Piloting Strategies to Support Workers Beyond Tier 1

Issues Child Labor

Turkey’s garment and textile supply chain is large and complex. The upper tiers are often difficult to trace, making it difficult to engage workers and support worker rights beyond Tier 1 (downstream) suppliers.

Employers in small and medium-sized enterprises often operate informally and lack awareness of the national or international standards on decent work conditions and child labor. Many of these workplaces have precarious working conditions and pose a high risk for workers.

Existing workplace intervention strategies are informed by research and assessments at Tier 1 workplaces. These strategies neither adequately address the needs of workers and their families nor prioritize the elimination of child labor.

A lack of understanding of workers in the upper tiers of the supply chains and limited research of these tiers mean that adequate strategies have not been developed or tested. Even when useful steps are taken in upper tiers, such efforts have limited impact because they are isolated from or uncoordinated with national action plans.

The FLA is partnering with stakeholders in Turkey to conduct a pilot project to support workers in upstream tiers and improve their workplaces by addressing issues such as child labor, occupational health and safety, grievance mechanisms, and compensation.


  • Turkish Ministry of Family, Labor and Social Services (MoFLSS);
  • Global companies with operations in Turkey: adidas, Esprit, New Balance, Nike, and PUMA;
  • Turkish trade unions: Leather, Weaving, and Textile Workers’ Trade Union (DERITEKS), Textile Workers’ Trade Union (DISK-Tekstil), and Trade Union of Textile, Knitting, and Apparel Workers (TEKSIF); and
  • Istanbul Textile and Apparel Exporters’ Association (IHKIB).
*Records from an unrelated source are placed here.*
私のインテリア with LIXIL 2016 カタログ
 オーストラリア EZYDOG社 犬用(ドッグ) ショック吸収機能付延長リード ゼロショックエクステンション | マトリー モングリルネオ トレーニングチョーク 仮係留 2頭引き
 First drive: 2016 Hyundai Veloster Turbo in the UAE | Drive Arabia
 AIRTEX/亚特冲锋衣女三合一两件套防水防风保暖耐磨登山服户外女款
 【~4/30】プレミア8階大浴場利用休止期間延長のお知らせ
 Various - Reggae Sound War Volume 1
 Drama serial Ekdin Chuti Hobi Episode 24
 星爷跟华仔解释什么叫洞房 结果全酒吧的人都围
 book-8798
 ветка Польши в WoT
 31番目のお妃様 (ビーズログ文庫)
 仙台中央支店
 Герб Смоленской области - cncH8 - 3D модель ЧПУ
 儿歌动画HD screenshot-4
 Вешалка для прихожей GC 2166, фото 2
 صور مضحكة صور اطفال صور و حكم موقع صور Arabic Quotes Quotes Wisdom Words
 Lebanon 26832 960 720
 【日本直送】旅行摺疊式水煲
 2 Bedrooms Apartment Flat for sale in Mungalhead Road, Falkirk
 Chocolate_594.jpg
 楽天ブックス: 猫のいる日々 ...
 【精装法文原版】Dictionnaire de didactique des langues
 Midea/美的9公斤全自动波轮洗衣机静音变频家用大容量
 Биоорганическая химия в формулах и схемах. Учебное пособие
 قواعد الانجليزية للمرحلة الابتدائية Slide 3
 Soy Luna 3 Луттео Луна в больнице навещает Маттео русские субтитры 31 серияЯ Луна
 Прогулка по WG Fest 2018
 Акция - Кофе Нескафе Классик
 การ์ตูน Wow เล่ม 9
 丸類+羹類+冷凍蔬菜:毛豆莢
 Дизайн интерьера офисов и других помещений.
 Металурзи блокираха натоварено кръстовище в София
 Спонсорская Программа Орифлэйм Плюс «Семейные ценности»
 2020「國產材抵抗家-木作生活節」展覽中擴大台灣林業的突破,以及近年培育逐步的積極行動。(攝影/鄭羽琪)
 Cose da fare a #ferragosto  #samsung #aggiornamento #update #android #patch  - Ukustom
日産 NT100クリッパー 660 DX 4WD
  • Undertake stakeholder engagement and information dissemination to promote decent work, eliminate child labor, and reduce workers’ rights violations.
  • Create visibility into the upstream supply chain and pilot prevention and remediation approaches to protect vulnerable workers from exploitation.
  • Develop and strengthen programs by building the capacity of stakeholders in the garment and textile supply chain to promote decent work and eliminate child labor.


  • Stakeholder Engagement and Information Dissemination. Establish a stakeholder Project Steering Committee that compiles, publishes, and disseminates information and lessons learned from the project.
  • Review Ongoing Programs and Regulatory Frameworks. Examine applicable materials and supply chain systems to learn the dynamics and possible risk areas beyond Tier 1. Baseline Assessments. Conduct assessments at Tier 2 factories of project partners to collect information on risk areas and their root causes. Implement a worker demographic profiling survey at Tier 2 factories to obtain worker demographics and household profiles.
  • Pilot Case Management. Utilize the needs assessment component of the worker demographic profiling survey to test case management at the Tier 2 factory level.
  • Pilot the Rollout of a Worker Feedback and Grievance System. Test a tool that uses technology to provide a channel for providing current information to workers and collect workers’ feedback.
  • Training and Capacity Building. Facilitate programs for buyers, employers, and trade unions to improve their knowledge on topics such as occupational health and safety, effective supply chain management, grievance mechanisms and, decent work practices.